About This Episode
Susie Brannigan, VP of Healthcare Innovation, argues that AI governance in healthcare cannot be an afterthought or a compliance exercise. It must be human-centered from the start, built around transparency, clinical accountability, and the needs of the people affected by AI-driven decisions. The conversation covers governance frameworks, stakeholder engagement, and what non-negotiable principles look like in practice.
Key Insights
AI governance that begins with compliance requirements rather than human impact will always be reactive and insufficient. Healthcare organizations that lead with "what do we need to comply with?" rather than "what does responsible AI look like?" end up with governance that creates check boxes without actual protection.
Transparency in AI governance means far more than publishing a policy document; it requires ongoing communication with every stakeholder affected by AI-driven decisions. Patients need to know when AI is involved in their care. Clinicians need to understand what the system does. Administrators need visibility into outcomes and risks.
Clinical accountability must be designed into governance frameworks, not bolted on after deployment. When algorithms make recommendations that affect patient safety, somebody must be accountable for those recommendations. Governance must clarify that accountability chain.
Topics Explored
The episode covers human-centered AI governance framework design, healthcare innovation leadership, clinical accountability mechanisms, stakeholder engagement strategies in AI policy, and the strategic value of principled AI governance. Discussion includes how to build governance that empowers innovation while protecting patients and clinicians.
About the Guest
Susie Brannigan is VP of Healthcare Innovation with experience leading governance and innovation initiatives across healthcare organizations.

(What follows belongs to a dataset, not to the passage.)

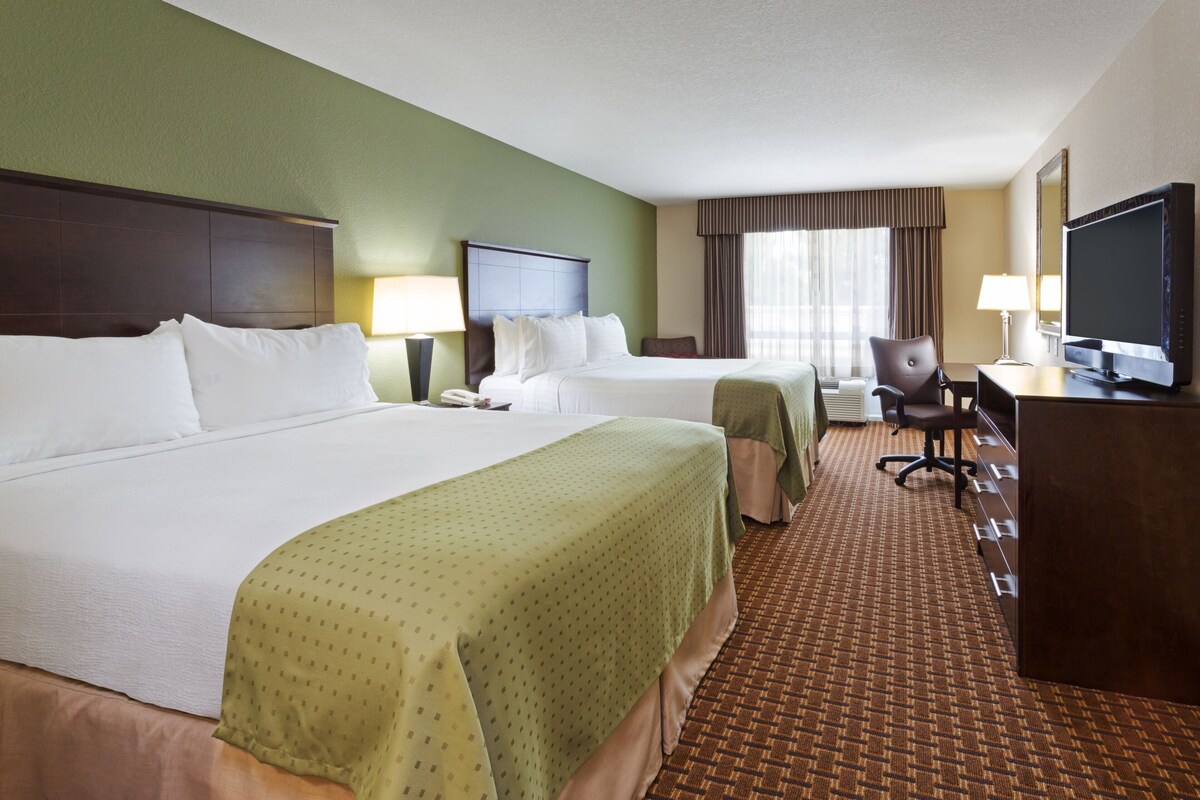 A hotel room with two beds, a desk, a TV, and a chair.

Her focus is on ensuring that AI adoption serves the needs of patients and clinicians first.
Questions This Episode Answers
What does human-centered AI governance look like in healthcare?
Human-centered AI governance starts with the people affected by AI decisions, including patients, clinicians, and communities, and designs oversight mechanisms around their needs and rights. It requires governance structures that include clinical voices, not just technical ones, and creates accountability for AI outcomes at every level. Governance must be treated as a living practice rather than a compliance checkbox.

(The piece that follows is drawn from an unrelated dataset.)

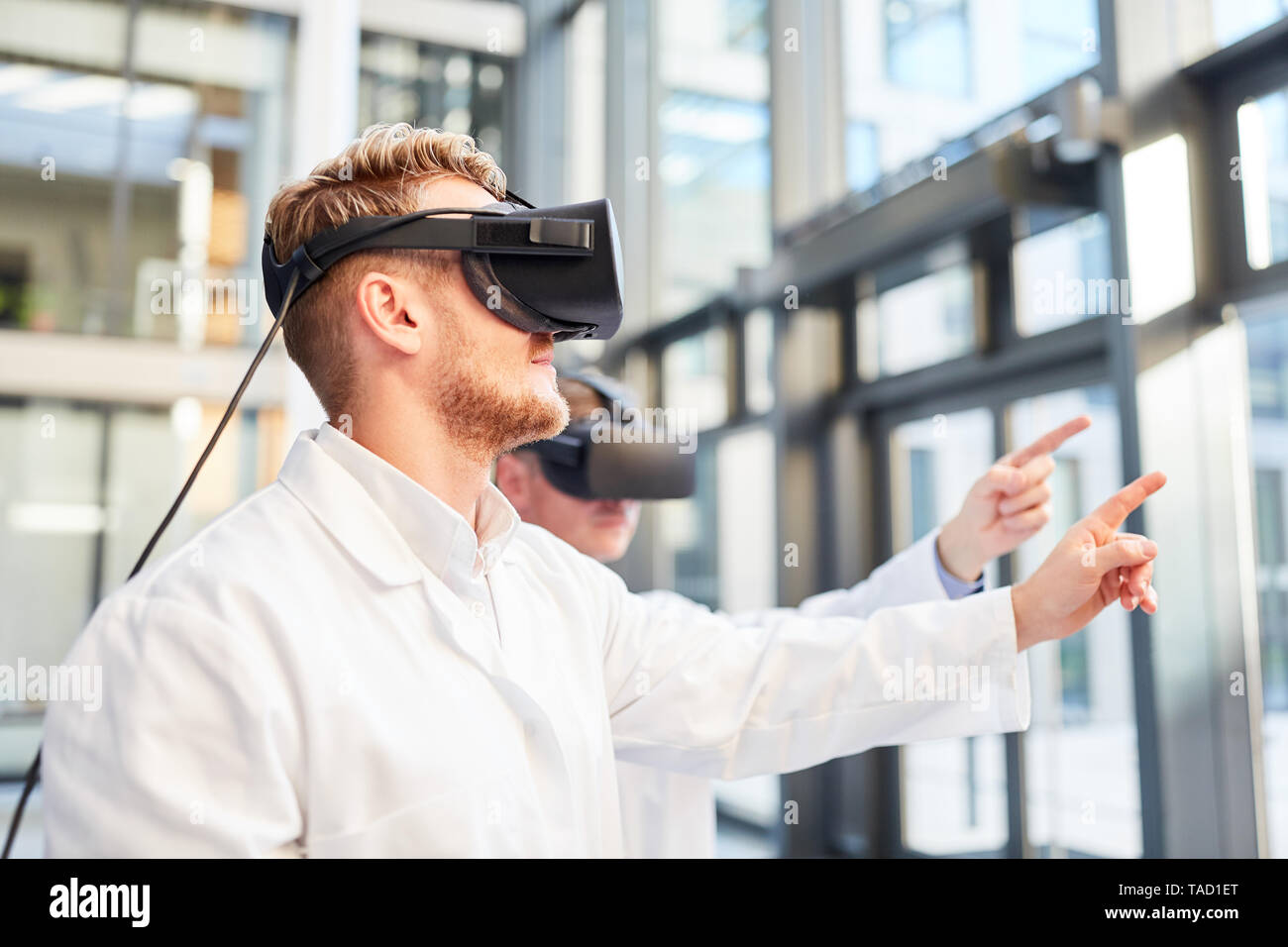 Researchers train with VR glasses for medicine in simulated 3D reality Stock Photo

Why is AI governance non-negotiable in healthcare?
Healthcare AI decisions directly affect patient safety, clinical outcomes, and health equity. Without robust governance, AI systems can perpetuate biases, create accountability gaps, and make consequential errors without adequate oversight or recourse. The stakes in healthcare make ungoverned AI deployment ethically indefensible.
How should healthcare organizations structure AI oversight?
AI oversight should be distributed across clinical, technical, ethical, and operational stakeholders rather than siloed within IT or data science teams. Effective structures include AI ethics committees with clinical representation, clear escalation paths for AI-related concerns, and regular audits of AI system performance across patient populations.